# Under Slab Vents with water in Northern US



## janszen (Oct 26, 2016)

Hi Everyone!

I'm new to the forum and I'm hoping someone can help me out with a issue I have been trying to find a solution to for a few years now.

Little back story..
I bought a split level home 3 years ago and when having the vents cleaned out we noticed water in the return vent (under slab below grade, lower level but not basement). Quite a bit of water.. Around 50+ gallons. I'v manage to drain it a few times using a we shopvac. But it fills up quickly after a rain.

Forward one year, I determined it had something to do with the drain tile. I replaced the drain tile around the house where the issue was. All seemed good until the next rain and the vent filled right back up. After talking with a few contractors we came to the conclusion that the return vent is actually lower than the footer. Making the drain tile ineffective when preventing water from entering the vent.

I believe my only option is to repair the vents under the slab. I think the only one that needs fully repaired is the return. One idea I have is to cut a channel in the slab and install two 4" PVC pipes and backfill with concrete. Eliminating the standing water in the vent and sealing them off completely from the ground. Good idea or not?

I have also though about running new vents overhead but there just isn't any room.

Attached are some images of the layout.

Any help or ideas would be greatly appreciated!


----------



## Snoonyb (Oct 26, 2016)

Will the 4" meet the volumetric requirements of the existing return air and is it your plan to manifold the PVC to the ducting beyond the elbow?


----------



## nealtw (Oct 26, 2016)

Do you have down spouts feeding the same drain system?
I think if you seal that area the water will just find the next spot.
How much lower is the basement?


----------



## janszen (Oct 27, 2016)

Snoonyb said:


> Will the 4" meet the volumetric requirements of  the existing return air and is it your plan to manifold the PVC to the  ducting beyond the elbow?


Yes it should, it will at least be better than what air flow there is now.. Currently the vent is 50-70% filled with water. I only have two return vents upstairs that the duct feeds.



nealtw said:


> Do you have down spouts feeding the same drain system?
> I think if you seal that area the water will just find the next spot.
> How much lower is the basement?


No I do not, they are all piped above ground about 4ft away from the foundation. With proper grading away from the house also.
The basement is around 5ft deeper than the lower level slab.
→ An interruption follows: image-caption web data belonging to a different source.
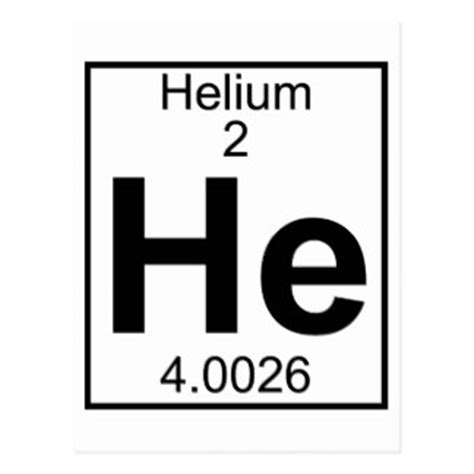 helium he element gifts on zazzle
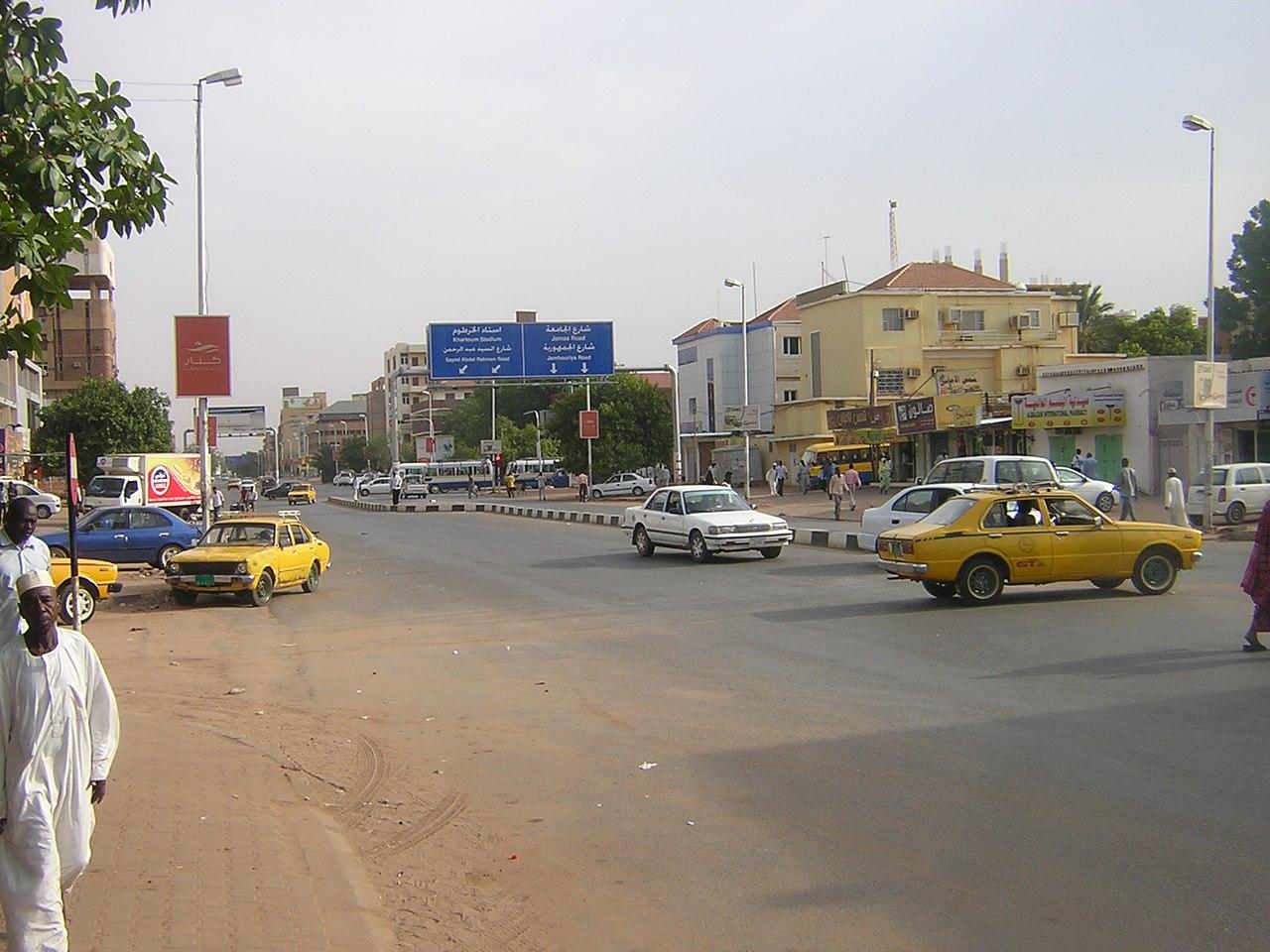 Chartúm sudan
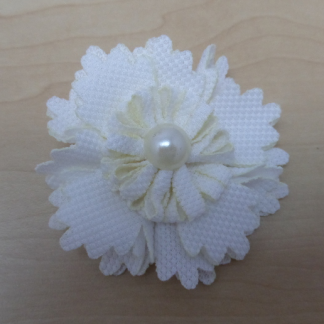 Small Flower - Ivory-0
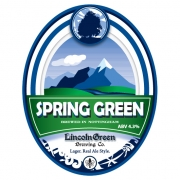 Spring Green 4.3% by Lincoln Green Brewery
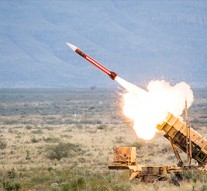 Raytheon awarded contract for Romania's new Patriot Systems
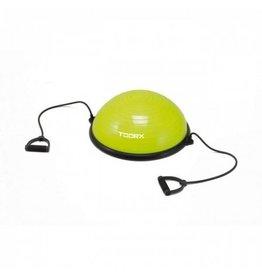 Toorx Fitness Balanstrainer  - Ø 58 cm - Lime Groen - met Resistance Tubes - incl pomp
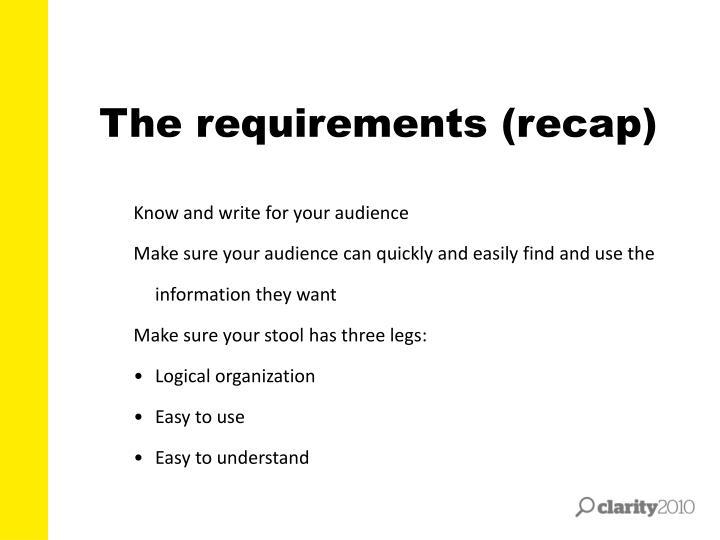 The requirements (recap)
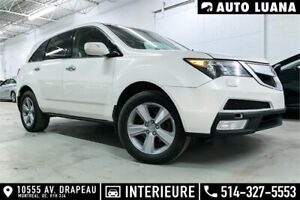 2011 Acura MDX 7 PASSAGERS/CAMERA/BLUETOOTH/DEMARREUR/*153000km*
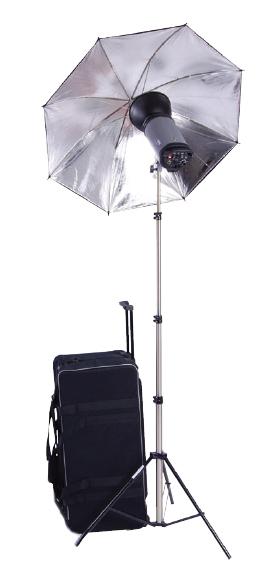 zábleskové světlo R-600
I have never noticed any water issues in the basement. 
The water does only raise up to a certain level (50-70%) and does drain off into the sump eventually.. not sure how but I've used tracing dye and it does. 
With the return vent where the water is being the lowest spot, I'm not sure where else it could go.


----------



## Snoonyb (Oct 27, 2016)

I just hate to see someone having to cut an otherwise clean slab.

Have you had an xray performed to determine the exact location of the ducting, as well as what method of reinforcing was used in the slab?


----------



## janszen (Oct 27, 2016)

Snoonyb said:


> I just hate to see someone having to cut an otherwise clean slab.
> 
> Have you had an xray performed to determine the exact location of the ducting, as well as what method of reinforcing was used in the slab?



I agree with you..

I have not but I'm 99% sure where the duct goes from visual inspection and cameras. I do not know what the method or reinforcing the slab is. The house was build in the mi 1960s. I don't think its per-stressed concrete. Are there any ways to determine this?


----------



## Snoonyb (Oct 27, 2016)

You may be able to determine the reinforcing method, if any, by visiting your building dept. Some will retain the plans on microfilm. Other than that, an xray.

A prestressed or post tensioning slab will be conspicuously marked, generally within a garage.

If there is reinforcing, you'l need to provide sufficient space between the cuts to recreate it, and rebar laps at 24 bar diameters.


----------



## nealtw (Oct 27, 2016)

What size is the duct below the floor?
What is your access to it?

I know you have thought about re routing it but I would like to look at that.
Do you have open access to the duct work in the basement

Is the basement finished?
What are the rooms in the lower used for?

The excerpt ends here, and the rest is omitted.